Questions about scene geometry
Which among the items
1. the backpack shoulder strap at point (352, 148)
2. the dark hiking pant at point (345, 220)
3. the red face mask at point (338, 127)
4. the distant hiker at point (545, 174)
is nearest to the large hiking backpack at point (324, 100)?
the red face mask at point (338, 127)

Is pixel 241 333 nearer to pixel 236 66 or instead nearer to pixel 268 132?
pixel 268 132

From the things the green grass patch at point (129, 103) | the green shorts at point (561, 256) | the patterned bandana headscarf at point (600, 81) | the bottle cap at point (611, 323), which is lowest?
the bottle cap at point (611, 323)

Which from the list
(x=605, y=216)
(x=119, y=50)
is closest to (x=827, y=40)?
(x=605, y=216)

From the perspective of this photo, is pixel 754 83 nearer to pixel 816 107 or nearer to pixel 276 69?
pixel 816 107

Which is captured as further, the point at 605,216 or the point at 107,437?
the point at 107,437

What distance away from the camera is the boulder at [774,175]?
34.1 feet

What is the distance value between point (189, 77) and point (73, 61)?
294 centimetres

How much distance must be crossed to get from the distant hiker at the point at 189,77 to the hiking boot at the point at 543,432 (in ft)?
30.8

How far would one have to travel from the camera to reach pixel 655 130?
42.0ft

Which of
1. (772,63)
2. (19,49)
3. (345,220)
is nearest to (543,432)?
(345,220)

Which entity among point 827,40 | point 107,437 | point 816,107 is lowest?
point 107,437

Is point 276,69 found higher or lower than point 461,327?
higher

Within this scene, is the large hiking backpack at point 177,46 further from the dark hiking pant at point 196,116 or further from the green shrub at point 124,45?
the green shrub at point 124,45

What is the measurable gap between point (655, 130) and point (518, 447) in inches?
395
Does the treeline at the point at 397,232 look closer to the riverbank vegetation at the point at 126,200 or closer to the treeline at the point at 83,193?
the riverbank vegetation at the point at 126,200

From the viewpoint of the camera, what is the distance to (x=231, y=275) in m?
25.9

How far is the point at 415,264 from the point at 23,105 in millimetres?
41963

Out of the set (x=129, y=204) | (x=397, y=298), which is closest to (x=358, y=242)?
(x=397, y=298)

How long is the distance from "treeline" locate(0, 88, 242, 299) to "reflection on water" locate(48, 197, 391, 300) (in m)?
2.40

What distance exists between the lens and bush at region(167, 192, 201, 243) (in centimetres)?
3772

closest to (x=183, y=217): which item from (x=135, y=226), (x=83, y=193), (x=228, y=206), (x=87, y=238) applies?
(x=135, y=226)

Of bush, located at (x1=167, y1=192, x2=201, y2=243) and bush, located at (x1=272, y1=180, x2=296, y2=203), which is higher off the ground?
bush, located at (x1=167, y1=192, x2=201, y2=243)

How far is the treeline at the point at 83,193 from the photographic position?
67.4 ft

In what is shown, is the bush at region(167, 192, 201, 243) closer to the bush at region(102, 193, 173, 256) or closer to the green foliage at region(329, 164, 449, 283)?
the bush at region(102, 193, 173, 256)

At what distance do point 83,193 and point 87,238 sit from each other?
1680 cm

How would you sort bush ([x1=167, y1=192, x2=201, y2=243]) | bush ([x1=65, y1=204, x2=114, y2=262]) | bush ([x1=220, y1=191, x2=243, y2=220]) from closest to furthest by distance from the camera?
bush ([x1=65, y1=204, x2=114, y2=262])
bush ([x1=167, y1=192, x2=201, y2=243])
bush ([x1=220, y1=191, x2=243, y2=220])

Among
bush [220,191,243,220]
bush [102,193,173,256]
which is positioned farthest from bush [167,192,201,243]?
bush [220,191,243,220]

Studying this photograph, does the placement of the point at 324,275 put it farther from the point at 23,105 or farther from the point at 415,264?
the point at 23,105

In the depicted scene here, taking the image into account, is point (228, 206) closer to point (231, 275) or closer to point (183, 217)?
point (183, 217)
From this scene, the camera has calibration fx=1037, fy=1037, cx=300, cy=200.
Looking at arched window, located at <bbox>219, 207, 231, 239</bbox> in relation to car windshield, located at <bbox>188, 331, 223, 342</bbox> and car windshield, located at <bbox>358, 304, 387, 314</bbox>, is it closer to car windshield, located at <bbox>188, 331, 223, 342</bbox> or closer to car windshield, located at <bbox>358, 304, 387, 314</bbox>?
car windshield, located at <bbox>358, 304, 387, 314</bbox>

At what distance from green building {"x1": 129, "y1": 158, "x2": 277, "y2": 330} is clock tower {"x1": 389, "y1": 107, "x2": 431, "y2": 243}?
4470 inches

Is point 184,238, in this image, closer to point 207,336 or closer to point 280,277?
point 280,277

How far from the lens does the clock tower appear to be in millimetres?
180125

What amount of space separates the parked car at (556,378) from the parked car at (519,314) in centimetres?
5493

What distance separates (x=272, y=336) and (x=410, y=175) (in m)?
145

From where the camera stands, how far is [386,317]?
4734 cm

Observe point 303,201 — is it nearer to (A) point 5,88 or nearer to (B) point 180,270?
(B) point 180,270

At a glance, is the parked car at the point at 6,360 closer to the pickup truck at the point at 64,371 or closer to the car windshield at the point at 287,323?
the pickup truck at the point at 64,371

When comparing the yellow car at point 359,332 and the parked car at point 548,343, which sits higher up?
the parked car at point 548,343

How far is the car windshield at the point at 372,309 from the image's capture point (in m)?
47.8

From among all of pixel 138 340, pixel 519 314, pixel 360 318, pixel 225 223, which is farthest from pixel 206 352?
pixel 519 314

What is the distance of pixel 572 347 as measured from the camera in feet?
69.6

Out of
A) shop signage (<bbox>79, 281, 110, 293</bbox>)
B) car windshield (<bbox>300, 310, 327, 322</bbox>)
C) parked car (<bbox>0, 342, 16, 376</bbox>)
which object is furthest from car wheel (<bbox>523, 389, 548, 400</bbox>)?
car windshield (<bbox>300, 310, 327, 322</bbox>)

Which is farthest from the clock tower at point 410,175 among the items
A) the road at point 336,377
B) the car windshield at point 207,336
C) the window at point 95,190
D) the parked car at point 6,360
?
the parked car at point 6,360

--

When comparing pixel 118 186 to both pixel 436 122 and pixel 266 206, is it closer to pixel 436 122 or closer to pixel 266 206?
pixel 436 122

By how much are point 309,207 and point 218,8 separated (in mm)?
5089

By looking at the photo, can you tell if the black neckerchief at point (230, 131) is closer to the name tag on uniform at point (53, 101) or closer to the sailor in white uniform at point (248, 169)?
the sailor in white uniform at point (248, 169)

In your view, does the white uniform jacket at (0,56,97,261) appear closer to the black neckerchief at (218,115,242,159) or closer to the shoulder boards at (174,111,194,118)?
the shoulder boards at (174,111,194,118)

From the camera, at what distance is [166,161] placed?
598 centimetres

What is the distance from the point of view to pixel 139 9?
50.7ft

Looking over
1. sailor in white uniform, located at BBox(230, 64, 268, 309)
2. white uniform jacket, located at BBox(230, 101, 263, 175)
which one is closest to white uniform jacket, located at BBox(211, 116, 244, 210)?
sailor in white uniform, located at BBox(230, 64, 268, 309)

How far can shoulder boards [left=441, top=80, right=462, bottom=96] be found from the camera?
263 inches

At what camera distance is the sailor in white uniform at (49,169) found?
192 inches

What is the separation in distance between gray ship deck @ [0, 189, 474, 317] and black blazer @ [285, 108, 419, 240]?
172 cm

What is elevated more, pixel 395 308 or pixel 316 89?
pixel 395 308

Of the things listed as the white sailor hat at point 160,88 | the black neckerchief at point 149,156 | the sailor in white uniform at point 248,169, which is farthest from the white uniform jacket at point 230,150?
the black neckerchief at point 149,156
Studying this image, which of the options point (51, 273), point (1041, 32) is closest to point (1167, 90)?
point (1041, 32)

...

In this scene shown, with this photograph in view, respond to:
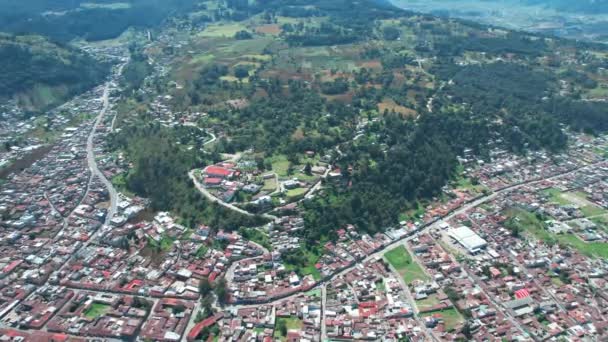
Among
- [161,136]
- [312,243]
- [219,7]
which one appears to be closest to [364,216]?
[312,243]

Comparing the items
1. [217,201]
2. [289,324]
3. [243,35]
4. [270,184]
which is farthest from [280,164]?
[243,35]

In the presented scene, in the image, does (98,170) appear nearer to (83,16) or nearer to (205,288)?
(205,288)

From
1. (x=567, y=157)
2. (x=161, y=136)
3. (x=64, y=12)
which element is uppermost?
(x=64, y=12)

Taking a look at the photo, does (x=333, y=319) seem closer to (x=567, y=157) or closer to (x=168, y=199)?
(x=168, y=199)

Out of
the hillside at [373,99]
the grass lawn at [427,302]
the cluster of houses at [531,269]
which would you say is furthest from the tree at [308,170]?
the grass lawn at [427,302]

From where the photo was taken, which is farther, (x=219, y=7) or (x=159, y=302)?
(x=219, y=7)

REQUEST -> Locate each line in the items above that contains the string "separates", treating uppercase and lowercase as different, and copy those lines.

SOLUTION TO THE PROBLEM ->
What amount of space separates the parked car at (556,378) from the parked car at (519,314) in centimetres?
What distance separates (x=272, y=336) and (x=410, y=175) (in m)?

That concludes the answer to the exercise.